Une récente étude menée à l’initiative du GRAP (Groupe de Recherche Alzheimer Presbyacousie) montre que chez les sujets atteints de surdité avec gêne sociale, le risque de développer une maladie dégénérative de type Alzheimer serait de 2,48 fois plus élevé (sujets âgés de plus de 75 ans).

Les premiers symptômes de la maladie d’Alzheimer affectent les souvenirs récents (le facteur est-il passé ce matin ? Qui a téléphoné il y a une heure ?…).

La mémoire se nourrit des informations que lui procurent tous les sens, et en particulier l’audition.

Les membres du GRAP se sont donc penchés sur la question du rapport potentiel entre la presbyacousie et la démence.

Pour y répondre, ils ont mené une étude clinique portant sur 319 personnes vivant en institution depuis au moins un mois, et âgées de plus de 75 ans.

La moyenne d’âge des sujets était de 85 ans. 42% d’entre eux souffraient d’une presbyacousie qui provoquait une gêne sociale, 61% souffraient de troubles cognitifs.

Plus les sujets étaient âgés, plus leurs troubles auditifs étaient élevés.

Deux grands objectifs pour cette étude :

  • « Chercher si la surdité avec gêne sociale entraînait des démences plus graves, plus précoces, plus évolutives, plus fréquentes que lorsque l’audition était socialement bonne » ;
  • « Déterminer si les troubles auditifs avaient des conséquences sur l’évolution des troubles démentiels qu’entraînent les maladies dégénératives du système nerveux, telles que la maladie d’Alzheimer »
  • Les résultats de l’étude AcouDem, baptisée ainsi par le GRAP, semblent démontrer que les personnes malentendantes de plus de 75 ans ont 2,48 fois plus de risques d’être démente que celles qui entendent correctement.

    Il y aurait donc bien un lien entre presbyacousie et démence. Maintenant, à savoir s’il s’agit de coïncidences ou de corrélations : les recherches se poursuivent aujourd’hui.

    Un fait reste indiscutable : la démence est bien plus fréquente chez ceux qui entendent mal. Cette étude démontre que 72% d’états démentiels sont détectés dans le groupe des sourds, contre 52% dans le groupe qui entend.

    En résumé, mieux on entend, moins on risque de souffrir de troubles cognitifs, de troubles du comportement, de dépression… qui sont bien trop souvent la conséquence directe de la surdité de perception des personnes âgées.

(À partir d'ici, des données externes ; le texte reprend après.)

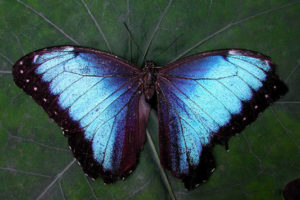beautiful blue butterfly in bali, women's empowerment workshop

    La solution connue pour compenser une perte auditive comme la presbyacousie est le port de deux aides auditives. Cette aide nécessite une prévention et une mise en place de l’appareillage très tôt, dès les premiers signes de gêne auditive, ainsi qu’un accompagnement orthophonique pour que les aides soient efficaces et satisfaisantes.

    En conclusion de cette enquête, on peut dire qu’il existe une nette prévalence de la démence chez les personnes âgées qui souffrent d’une baisse de l’audition avec gêne.
    Le problème est de savoir si cette prévalence correspond à une coïncidence (simultanéité de faits) ou si elle est liée à une corrélation (c’est-à-dire qu’il existe un lien entre les deux maladies).